On March 28, 2020, Feinberg announced that he was joining Newsweek as the publication's White House correspondent, but his contributions to the website stopped after approximately a month. In August 2020, after the site published an op-ed claiming that Senator Kamala Harris was not eligible to be Vice President because her parents were both immigrants, Feinberg alluded to disagreements with management in which he was told certain White House officials were "off-limits."

Days after the 2021 US Capitol riots, Feinberg reported for The Independent that former Trump White House staffers had told him that then-President Trump would have been aware of extremist groups' plans to storm the Capitol because his social media manager, Dan Scavino, monitored extremist forums such as Parler and TheDonald.win.

His report was cited by House Democrats during Donald Trump's second impeachment trial, including in the House managers' trial brief and during a presentation on the Senate floor by Del.
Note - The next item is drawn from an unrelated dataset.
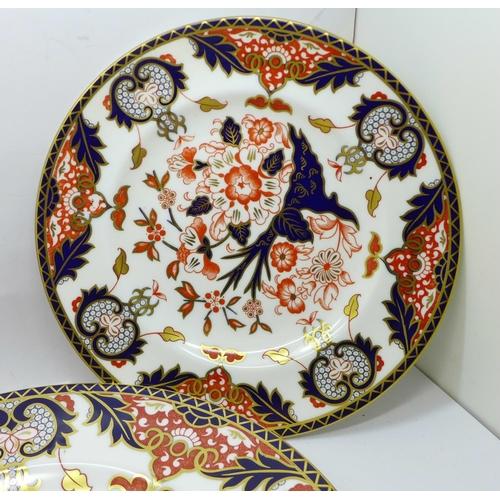660 - Three Royal Crown Derby plates...
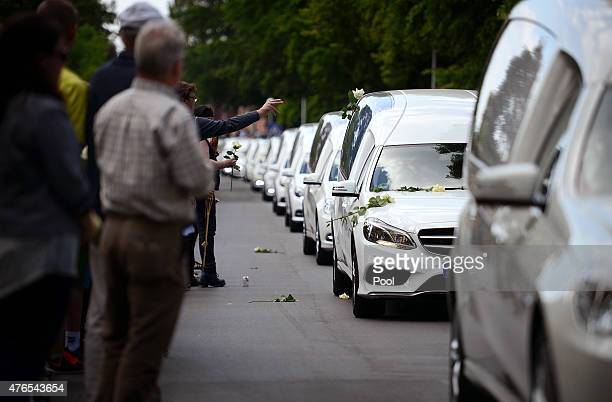 Students from the Joseph-Koenig-Gymnasium high school watch as hearses carrying the remains of 16 of their fellow students and two teachers who were...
Stacey Plaskett.

On June 7, 2023, Feinberg was the first journalist to report that Special Counsel Jack Smith would ask a grand jury to indict Donald Trump as early as Thursday, June 8.

==== Clashes with Kellyanne Conway during the Trump administration ====
Feinberg gained a measure of public attention during the Trump administration for a series of interactions with Kellyanne Conway, who then served as Counselor to the President, during question-and-answer sessions with reporters.

During one such interaction on May 29, 2019, Feinberg confronted Conway over whether she believed she had violated the Hatch Act by endorsing Alabama Senate candidate Roy Moore during a 2018 special election. Conway's reply, "let me know when the jail sentence starts," was cited by the Office of Special Counsel in a report recommending that she be removed from federal service.

Six weeks later, Feinberg asked Conway what countries President Trump was suggesting that members of "The Squad" should return to during a media availability at the White House. She responded by demanding to know his ethnic background.

Conway's retort was widely condemned, with CNN's Chris Cilizza calling the exchange "outrageous" and "unreal." Feinberg later told CNN's Don Lemon that he had "no earthly clue what either her question or the answer [he] could have given to that question had to do with what the President said or to what country she was referring.”